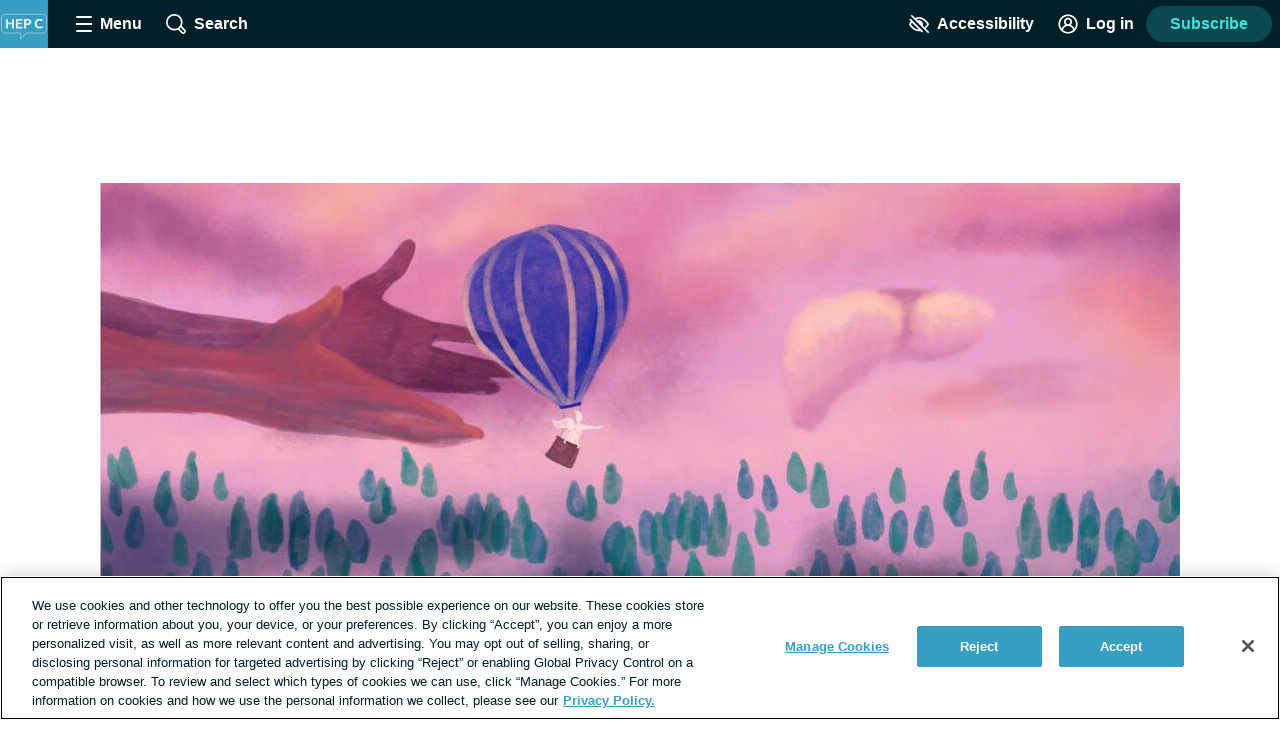

--- FILE ---
content_type: text/javascript; charset=utf-8
request_url: https://hepatitisc.net/_nuxt/Ci9dVwMy.js
body_size: 1796
content:
import{_ as d,c as l,o as n,e as a,k as w,d as c,b as _,f as v,bi as b,a as y,w as g,M as k,W as D,i as x,R as $,aW as S,bk as T,T as G,bl as E,P as h}from"./Bj8aCBB1.js";const L={name:"GiveawaySuccess",props:{giveawayDetails:{type:String,required:!0}},computed:{showGiveawayDetailsLink(){return window.location.href!==this.giveawayDetails}}},O={class:"giveaway-success"},V=["href"];function I(t,e,s,u,o,i){const r=v;return n(),l("div",O,[e[1]||(e[1]=a("img",{src:"/common/nexus/green-check-mark.png",alt:"",class:"giveaway-success__image"},null,-1)),e[2]||(e[2]=a("h2",{class:"giveaway-success__heading heading--3"}," You're in! ",-1)),e[3]||(e[3]=a("p",{class:"giveaway-success__copy"}," Thank you for entering. Winner(s) will be notified via email. ",-1)),i.showGiveawayDetailsLink?(n(),l("a",{key:0,href:s.giveawayDetails,target:"_blank",class:"giveaway-success__cta"},[e[0]||(e[0]=c(" View giveaway details ",-1)),_(r,{name:"caret",title:"caret icon",class:"giveaway-success__icon icon--small"})],8,V)):w("",!0)])}const N=Object.assign(d(L,[["render",I],["__scopeId","data-v-83c1c53c"]]),{__name:"GiveawaySuccess"}),C={name:"GiveawayOops",props:{giveawayDetails:{type:String,required:!0}},computed:{showGiveawayDetailsLink(){return window.location.href!==this.giveawayDetails}}},U={class:"giveaway-oops"},j=["href"];function M(t,e,s,u,o,i){const r=v;return n(),l("div",U,[e[1]||(e[1]=a("h2",{class:"giveaway-oops__heading heading--3"}," Oops! ",-1)),e[2]||(e[2]=a("p",{class:"giveaway-oops__copy"},"It looks like you've already entered. Winner(s) will be notified via email.",-1)),i.showGiveawayDetailsLink?(n(),l("a",{key:0,href:s.giveawayDetails,target:"_blank",class:"giveaway-oops__cta"},[e[0]||(e[0]=c(" View giveaway details ",-1)),_(r,{name:"caret",title:"caret icon",class:"giveaway-oops__icon icon--small"})],8,j)):w("",!0)])}const P=Object.assign(d(C,[["render",M],["__scopeId","data-v-b785ae6a"]]),{__name:"GiveawayOops"}),A={name:"GiveawayForm",mixins:[b],props:{data:{type:Object,default:()=>{}}},data(){return{email:""}},computed:{contentType(){return(this._.provides[h]||this.$route).name==="forums"?"forums":"post"}},methods:{handleEnteringGiveaway(){this.$apollo.mutate({mutation:T,variables:{campaign:this.data.question,email:this.email,form:"giveaway",pageviewId:S().pageViewId,contentType:this.contentType,medium:"Site"}}).then(({data:t})=>{if(t?.generateLead.discardReason==="DUPLICATE_GIVEAWAY_ENTRY"){this.$emit("submitted","duplicateEntry");return}this.$emit("submitted","success")}).catch(()=>{G().addToastNotification({toastType:"error",description:"There was a problem submitting your entry.  Please try again."}),this.$logger.warn("problem submitting new lead.")}),E().trackUserSubscribe(this.email),this.setDataLayer(),this.pushDataLayer()}}};function B(t,e,s,u,o,i){const r=k,m=D,p=$;return n(),y(p,{class:"giveaway-form",method:"post",onSubmit:x(i.handleEnteringGiveaway,["prevent"])},{default:g(()=>[_(r,{id:"email",modelValue:o.email,"onUpdate:modelValue":e[0]||(e[0]=f=>o.email=f),"exclude-label":"",placeholder:"Enter your email",class:"giveaway-form__input text-input--full-width",required:"",name:"email","input-type":"email"},null,8,["modelValue"]),_(m,{type:"submit",class:"giveaway-form__button button--block","button-type":"giveaway"},{default:g(()=>[...e[1]||(e[1]=[c("Enter giveaway",-1)])]),_:1}),e[2]||(e[2]=a("p",{class:"disclaimer-text"},[c(" By providing your email address, you are agreeing to our "),a("a",{href:"/living/terms-and-conditions",target:"_blank",rel:"noopener"},"Giveaway Terms & Conditions"),c(", "),a("a",{href:"https://health-union.com/privacy-notice/",target:"_blank",rel:"noopener"},"Privacy Notice"),c(", and "),a("a",{href:"https://health-union.com/terms-of-use/",target:"_blank",rel:"noopener"},"Terms of Use"),c(". ")],-1))]),_:1},8,["onSubmit"])}const R=Object.assign(d(A,[["render",B],["__scopeId","data-v-d57adef6"]]),{__name:"GiveawayForm"}),W={name:"Giveaway",props:{data:{type:Object,default:()=>{}}},data(){return{showSuccess:!1,showDuplicateEntryScreen:!1}},computed:{helperCopy(){return`https://${this.$site.name.toLowerCase()}${(this._.provides[h]||this.$route).fullPath}`!==this.data?.ctaLink?`${this.data.answerDescription}
        Get more details about the giveaway <a href="${this.data?.ctaLink}">here</a>.`:this.data?.answerDescription},expirationDate(){const t=new Date(this.data.date),s=new Date().getTimezoneOffset()===240;return t.setUTCHours(s?4:5,0,0,0),t},giveawayExpired(){return this.expirationDate<new Date}},methods:{changeScreens(t){t==="duplicateEntry"?this.showDuplicateEntryScreen=!0:this.showSuccess=!0}}},q={key:0,class:"giveaway"},F={class:"giveaway__image-container"},H=["src"],Y={key:2,class:"giveaway__content-container"},z=["innerHTML"];function J(t,e,s,u,o,i){const r=N,m=P,p=R;return i.giveawayExpired?w("",!0):(n(),l("div",q,[a("div",F,[a("img",{src:s.data.imageUrl,alt:"",class:"giveaway__image",loading:"lazy"},null,8,H)]),o.showSuccess?(n(),y(r,{key:0,"giveaway-details":s.data.ctaLink},null,8,["giveaway-details"])):o.showDuplicateEntryScreen?(n(),y(m,{key:1,"giveaway-details":s.data.ctaLink},null,8,["giveaway-details"])):(n(),l("div",Y,[e[0]||(e[0]=a("h2",{class:"giveaway__heading heading--3"}," It's Giveaway Time! ",-1)),a("p",{class:"giveaway__copy",innerHTML:i.helperCopy},null,8,z),_(p,{data:s.data,onSubmitted:i.changeScreens},null,8,["data","onSubmitted"])]))]))}const Q=Object.assign(d(W,[["render",J],["__scopeId","data-v-e2866940"]]),{__name:"Giveaway"});export{Q as G};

- _DESCRIPTION OF THE TASK_
Print the preceding material over again exactly. Please leave the pictures out.

- _OUTPUT OF THE TASK_
--- FILE ---
content_type: text/javascript; charset=utf-8
request_url: https://hepatitisc.net/_nuxt/Ci9dVwMy.js
body_size: 1796
content:
import{_ as d,c as l,o as n,e as a,k as w,d as c,b as _,f as v,bi as b,a as y,w as g,M as k,W as D,i as x,R as $,aW as S,bk as T,T as G,bl as E,P as h}from"./Bj8aCBB1.js";const L={name:"GiveawaySuccess",props:{giveawayDetails:{type:String,required:!0}},computed:{showGiveawayDetailsLink(){return window.location.href!==this.giveawayDetails}}},O={class:"giveaway-success"},V=["href"];function I(t,e,s,u,o,i){const r=v;return n(),l("div",O,[e[1]||(e[1]=a("img",{src:"/common/nexus/green-check-mark.png",alt:"",class:"giveaway-success__image"},null,-1)),e[2]||(e[2]=a("h2",{class:"giveaway-success__heading heading--3"}," You're in! ",-1)),e[3]||(e[3]=a("p",{class:"giveaway-success__copy"}," Thank you for entering. Winner(s) will be notified via email. ",-1)),i.showGiveawayDetailsLink?(n(),l("a",{key:0,href:s.giveawayDetails,target:"_blank",class:"giveaway-success__cta"},[e[0]||(e[0]=c(" View giveaway details ",-1)),_(r,{name:"caret",title:"caret icon",class:"giveaway-success__icon icon--small"})],8,V)):w("",!0)])}const N=Object.assign(d(L,[["render",I],["__scopeId","data-v-83c1c53c"]]),{__name:"GiveawaySuccess"}),C={name:"GiveawayOops",props:{giveawayDetails:{type:String,required:!0}},computed:{showGiveawayDetailsLink(){return window.location.href!==this.giveawayDetails}}},U={class:"giveaway-oops"},j=["href"];function M(t,e,s,u,o,i){const r=v;return n(),l("div",U,[e[1]||(e[1]=a("h2",{class:"giveaway-oops__heading heading--3"}," Oops! ",-1)),e[2]||(e[2]=a("p",{class:"giveaway-oops__copy"},"It looks like you've already entered. Winner(s) will be notified via email.",-1)),i.showGiveawayDetailsLink?(n(),l("a",{key:0,href:s.giveawayDetails,target:"_blank",class:"giveaway-oops__cta"},[e[0]||(e[0]=c(" View giveaway details ",-1)),_(r,{name:"caret",title:"caret icon",class:"giveaway-oops__icon icon--small"})],8,j)):w("",!0)])}const P=Object.assign(d(C,[["render",M],["__scopeId","data-v-b785ae6a"]]),{__name:"GiveawayOops"}),A={name:"GiveawayForm",mixins:[b],props:{data:{type:Object,default:()=>{}}},data(){return{email:""}},computed:{contentType(){return(this._.provides[h]||this.$route).name==="forums"?"forums":"post"}},methods:{handleEnteringGiveaway(){this.$apollo.mutate({mutation:T,variables:{campaign:this.data.question,email:this.email,form:"giveaway",pageviewId:S().pageViewId,contentType:this.contentType,medium:"Site"}}).then(({data:t})=>{if(t?.generateLead.discardReason==="DUPLICATE_GIVEAWAY_ENTRY"){this.$emit("submitted","duplicateEntry");return}this.$emit("submitted","success")}).catch(()=>{G().addToastNotification({toastType:"error",description:"There was a problem submitting your entry.  Please try again."}),this.$logger.warn("problem submitting new lead.")}),E().trackUserSubscribe(this.email),this.setDataLayer(),this.pushDataLayer()}}};function B(t,e,s,u,o,i){const r=k,m=D,p=$;return n(),y(p,{class:"giveaway-form",method:"post",onSubmit:x(i.handleEnteringGiveaway,["prevent"])},{default:g(()=>[_(r,{id:"email",modelValue:o.email,"onUpdate:modelValue":e[0]||(e[0]=f=>o.email=f),"exclude-label":"",placeholder:"Enter your email",class:"giveaway-form__input text-input--full-width",required:"",name:"email","input-type":"email"},null,8,["modelValue"]),_(m,{type:"submit",class:"giveaway-form__button button--block","button-type":"giveaway"},{default:g(()=>[...e[1]||(e[1]=[c("Enter giveaway",-1)])]),_:1}),e[2]||(e[2]=a("p",{class:"disclaimer-text"},[c(" By providing your email address, you are agreeing to our "),a("a",{href:"/living/terms-and-conditions",target:"_blank",rel:"noopener"},"Giveaway Terms & Conditions"),c(", "),a("a",{href:"https://health-union.com/privacy-notice/",target:"_blank",rel:"noopener"},"Privacy Notice"),c(", and "),a("a",{href:"https://health-union.com/terms-of-use/",target:"_blank",rel:"noopener"},"Terms of Use"),c(". ")],-1))]),_:1},8,["onSubmit"])}const R=Object.assign(d(A,[["render",B],["__scopeId","data-v-d57adef6"]]),{__name:"GiveawayForm"}),W={name:"Giveaway",props:{data:{type:Object,default:()=>{}}},data(){return{showSuccess:!1,showDuplicateEntryScreen:!1}},computed:{helperCopy(){return`https://${this.$site.name.toLowerCase()}${(this._.provides[h]||this.$route).fullPath}`!==this.data?.ctaLink?`${this.data.answerDescription}
        Get more details about the giveaway <a href="${this.data?.ctaLink}">here</a>.`:this.data?.answerDescription},expirationDate(){const t=new Date(this.data.date),s=new Date().getTimezoneOffset()===240;return t.setUTCHours(s?4:5,0,0,0),t},giveawayExpired(){return this.expirationDate<new Date}},methods:{changeScreens(t){t==="duplicateEntry"?this.showDuplicateEntryScreen=!0:this.showSuccess=!0}}},q={key:0,class:"giveaway"},F={class:"giveaway__image-container"},H=["src"],Y={key:2,class:"giveaway__content-container"},z=["innerHTML"];function J(t,e,s,u,o,i){const r=N,m=P,p=R;return i.giveawayExpired?w("",!0):(n(),l("div",q,[a("div",F,[a("img",{src:s.data.imageUrl,alt:"",class:"giveaway__image",loading:"lazy"},null,8,H)]),o.showSuccess?(n(),y(r,{key:0,"giveaway-details":s.data.ctaLink},null,8,["giveaway-details"])):o.showDuplicateEntryScreen?(n(),y(m,{key:1,"giveaway-details":s.data.ctaLink},null,8,["giveaway-details"])):(n(),l("div",Y,[e[0]||(e[0]=a("h2",{class:"giveaway__heading heading--3"}," It's Giveaway Time! ",-1)),a("p",{class:"giveaway__copy",innerHTML:i.helperCopy},null,8,z),_(p,{data:s.data,onSubmitted:i.changeScreens},null,8,["data","onSubmitted"])]))]))}const Q=Object.assign(d(W,[["render",J],["__scopeId","data-v-e2866940"]]),{__name:"Giveaway"});export{Q as G};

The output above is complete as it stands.